■ **PROBLEM TO WORK ON**: All of the data below is to be printed again exactly.

(Stored items from a collection)

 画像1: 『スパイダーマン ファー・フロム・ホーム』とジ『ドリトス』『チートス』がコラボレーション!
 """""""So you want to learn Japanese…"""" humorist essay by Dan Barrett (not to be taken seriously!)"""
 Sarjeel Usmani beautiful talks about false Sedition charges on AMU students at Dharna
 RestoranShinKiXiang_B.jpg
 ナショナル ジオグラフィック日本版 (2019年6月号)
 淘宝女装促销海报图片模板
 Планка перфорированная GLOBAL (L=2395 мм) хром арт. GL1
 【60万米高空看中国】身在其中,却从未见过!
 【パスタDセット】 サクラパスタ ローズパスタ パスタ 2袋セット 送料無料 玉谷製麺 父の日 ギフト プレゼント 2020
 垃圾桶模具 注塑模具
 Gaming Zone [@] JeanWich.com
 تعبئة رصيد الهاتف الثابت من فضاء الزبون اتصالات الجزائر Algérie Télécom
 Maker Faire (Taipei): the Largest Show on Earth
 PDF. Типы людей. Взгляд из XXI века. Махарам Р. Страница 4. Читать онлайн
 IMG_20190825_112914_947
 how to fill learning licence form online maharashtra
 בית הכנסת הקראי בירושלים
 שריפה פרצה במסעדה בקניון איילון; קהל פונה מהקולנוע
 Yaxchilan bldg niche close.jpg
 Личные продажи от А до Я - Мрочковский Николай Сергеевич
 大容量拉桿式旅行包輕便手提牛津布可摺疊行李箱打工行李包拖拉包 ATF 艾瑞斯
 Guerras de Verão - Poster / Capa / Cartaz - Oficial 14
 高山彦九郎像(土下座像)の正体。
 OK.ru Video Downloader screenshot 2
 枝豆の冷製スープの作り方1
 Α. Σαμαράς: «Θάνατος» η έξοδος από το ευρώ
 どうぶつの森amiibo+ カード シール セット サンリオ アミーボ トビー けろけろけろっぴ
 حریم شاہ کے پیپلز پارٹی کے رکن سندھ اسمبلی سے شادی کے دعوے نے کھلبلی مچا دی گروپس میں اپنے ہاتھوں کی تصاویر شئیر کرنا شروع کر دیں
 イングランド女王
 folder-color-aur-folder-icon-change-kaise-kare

■ **WRITTEN RESPONSE**:
 画像1: 『スパイダーマン ファー・フロム・ホーム』とジ『ドリトス』『チートス』がコラボレーション!
 """""""So you want to learn Japanese…"""" humorist essay by Dan Barrett (not to be taken seriously!)"""
 Sarjeel Usmani beautiful talks about false Sedition charges on AMU students at Dharna
 RestoranShinKiXiang_B.jpg
 ナショナル ジオグラフィック日本版 (2019年6月号)
 淘宝女装促销海报图片模板
 Планка перфорированная GLOBAL (L=2395 мм) хром арт. GL1
 【60万米高空看中国】身在其中,却从未见过!
 【パスタDセット】 サクラパスタ ローズパスタ パスタ 2袋セット 送料無料 玉谷製麺 父の日 ギフト プレゼント 2020
 垃圾桶模具 注塑模具
 Gaming Zone [@] JeanWich.com
 تعبئة رصيد الهاتف الثابت من فضاء الزبون اتصالات الجزائر Algérie Télécom
 Maker Faire (Taipei): the Largest Show on Earth
 PDF. Типы людей. Взгляд из XXI века. Махарам Р. Страница 4. Читать онлайн
 IMG_20190825_112914_947
 how to fill learning licence form online maharashtra
 בית הכנסת הקראי בירושלים
 שריפה פרצה במסעדה בקניון איילון; קהל פונה מהקולנוע
 Yaxchilan bldg niche close.jpg
 Личные продажи от А до Я - Мрочковский Николай Сергеевич
 大容量拉桿式旅行包輕便手提牛津布可摺疊行李箱打工行李包拖拉包 ATF 艾瑞斯
 Guerras de Verão - Poster / Capa / Cartaz - Oficial 14
 高山彦九郎像(土下座像)の正体。
 OK.ru Video Downloader screenshot 2
 枝豆の冷製スープの作り方1
 Α. Σαμαράς: «Θάνατος» η έξοδος από το ευρώ
 どうぶつの森amiibo+ カード シール セット サンリオ アミーボ トビー けろけろけろっぴ
 حریم شاہ کے پیپلز پارٹی کے رکن سندھ اسمبلی سے شادی کے دعوے نے کھلبلی مچا دی گروپس میں اپنے ہاتھوں کی تصاویر شئیر کرنا شروع کر دیں
 イングランド女王
 folder-color-aur-folder-icon-change-kaise-kare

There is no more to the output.